■ SET OF TASKS:
**a.** Decide whether each statement below agrees with the passage on the EXCLAIM study. Mark each yes or no and quote the deciding words from the passage. (i) The study included 49 patients from 10 sites. (ii) Stephan Finical is a plastic surgeon who practices in Charlotte, N.C. (iii) Patients rated their pain for seven days after their procedure.
**b.** Reproduce the part of the passage on the EXCLAIM study starting at "The EXCLAIM study" and ending at "quality of life.".

■ QUOTED PASSAGE:
"When considering an elective procedure, postsurgical pain ranks high on the list of patient concerns, and adequate pain management during the first few days after surgery - when pain is at its worst - is crucial to a patient's overall satisfaction with the surgeon and the procedure," said Stephan Finical, M.D., FACS, an EXCLAIM study investigator and practicing plastic surgeon in Charlotte, N.C. who presented the data at the Aesthetic Meeting. "Based on our findings, use of EXPAREL helps to effectively manage pain during the critically important 72 hours after surgery while reducing the need for opioid medications, which can result in a host of unwanted side effects."
The EXCLAIM study encompassed a total of 49 patients evaluated from 10 sites nationwide. In the immediate postsurgical setting and for three days following their procedure, patients were asked to rate their pain intensity and satisfaction with pain management, as well as report the number of opioids taken as rescue medication and the impact any associated opioid-related adverse events had on their quality of life.

■ GIVEN DATA:
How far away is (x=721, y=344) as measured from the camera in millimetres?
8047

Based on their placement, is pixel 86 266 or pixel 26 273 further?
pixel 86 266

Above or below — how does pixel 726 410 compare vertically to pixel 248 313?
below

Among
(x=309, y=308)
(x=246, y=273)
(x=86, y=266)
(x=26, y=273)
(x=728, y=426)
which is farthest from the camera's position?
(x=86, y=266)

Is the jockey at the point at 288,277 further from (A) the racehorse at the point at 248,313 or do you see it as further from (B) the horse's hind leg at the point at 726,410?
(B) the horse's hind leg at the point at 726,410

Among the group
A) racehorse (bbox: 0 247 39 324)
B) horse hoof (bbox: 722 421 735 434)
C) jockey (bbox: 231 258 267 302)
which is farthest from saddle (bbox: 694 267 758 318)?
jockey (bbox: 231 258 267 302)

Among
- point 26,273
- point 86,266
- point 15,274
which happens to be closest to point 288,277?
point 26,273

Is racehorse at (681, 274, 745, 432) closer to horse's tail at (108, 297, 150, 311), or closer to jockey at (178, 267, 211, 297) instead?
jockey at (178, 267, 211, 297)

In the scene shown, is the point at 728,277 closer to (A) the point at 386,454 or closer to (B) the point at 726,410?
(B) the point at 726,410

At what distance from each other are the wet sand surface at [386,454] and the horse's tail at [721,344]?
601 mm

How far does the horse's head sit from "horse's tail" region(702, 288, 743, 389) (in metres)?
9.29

* * *

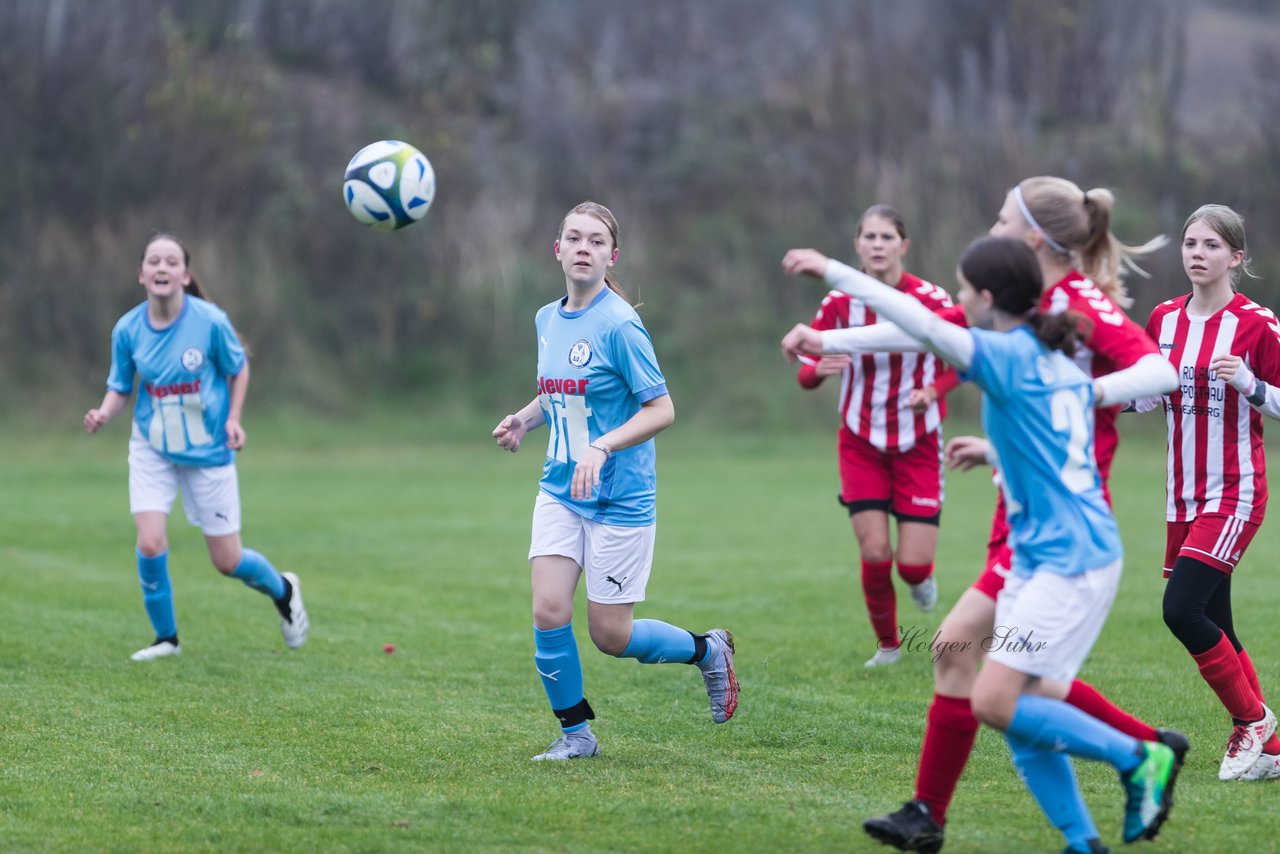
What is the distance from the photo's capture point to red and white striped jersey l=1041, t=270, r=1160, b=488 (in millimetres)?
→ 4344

...

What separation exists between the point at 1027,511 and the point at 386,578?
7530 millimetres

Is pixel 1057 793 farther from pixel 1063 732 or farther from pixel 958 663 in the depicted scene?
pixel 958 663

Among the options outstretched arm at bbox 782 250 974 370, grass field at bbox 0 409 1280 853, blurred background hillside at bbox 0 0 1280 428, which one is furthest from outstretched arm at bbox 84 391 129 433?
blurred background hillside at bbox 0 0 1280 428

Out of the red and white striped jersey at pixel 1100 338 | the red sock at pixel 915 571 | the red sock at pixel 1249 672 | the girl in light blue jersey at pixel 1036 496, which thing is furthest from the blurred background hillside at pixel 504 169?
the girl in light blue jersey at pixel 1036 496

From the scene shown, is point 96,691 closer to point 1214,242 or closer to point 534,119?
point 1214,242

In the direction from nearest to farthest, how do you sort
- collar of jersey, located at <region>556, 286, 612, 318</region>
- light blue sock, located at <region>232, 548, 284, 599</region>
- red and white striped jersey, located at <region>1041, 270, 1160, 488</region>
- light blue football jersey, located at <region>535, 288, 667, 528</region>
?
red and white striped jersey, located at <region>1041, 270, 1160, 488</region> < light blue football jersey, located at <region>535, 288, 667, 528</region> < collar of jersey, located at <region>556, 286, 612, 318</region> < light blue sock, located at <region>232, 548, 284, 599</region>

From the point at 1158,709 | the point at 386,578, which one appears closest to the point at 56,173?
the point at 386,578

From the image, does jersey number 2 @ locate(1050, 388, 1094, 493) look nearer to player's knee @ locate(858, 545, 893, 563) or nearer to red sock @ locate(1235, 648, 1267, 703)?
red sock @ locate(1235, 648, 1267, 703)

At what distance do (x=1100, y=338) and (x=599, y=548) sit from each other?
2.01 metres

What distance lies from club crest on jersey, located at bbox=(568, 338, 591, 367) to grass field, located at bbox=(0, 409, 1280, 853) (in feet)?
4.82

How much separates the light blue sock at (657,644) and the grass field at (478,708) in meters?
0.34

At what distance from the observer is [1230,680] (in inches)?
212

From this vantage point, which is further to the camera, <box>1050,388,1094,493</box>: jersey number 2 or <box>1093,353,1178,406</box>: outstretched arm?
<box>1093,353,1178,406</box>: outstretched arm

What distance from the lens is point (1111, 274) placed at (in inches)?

■ ANSWER SET:
**a.**
(i) Yes: "The EXCLAIM study encompassed a total of 49 patients evaluated from 10 sites nationwide."
(ii) Yes: "practicing plastic surgeon in Charlotte, N.C."
(iii) No: "for three days following their procedure"

**b.**
The EXCLAIM study encompassed a total of 49 patients evaluated from 10 sites nationwide. In the immediate postsurgical setting and for three days following their procedure, patients were asked to rate their pain intensity and satisfaction with pain management, as well as report the number of opioids taken as rescue medication and the impact any associated opioid-related adverse events had on their quality of life.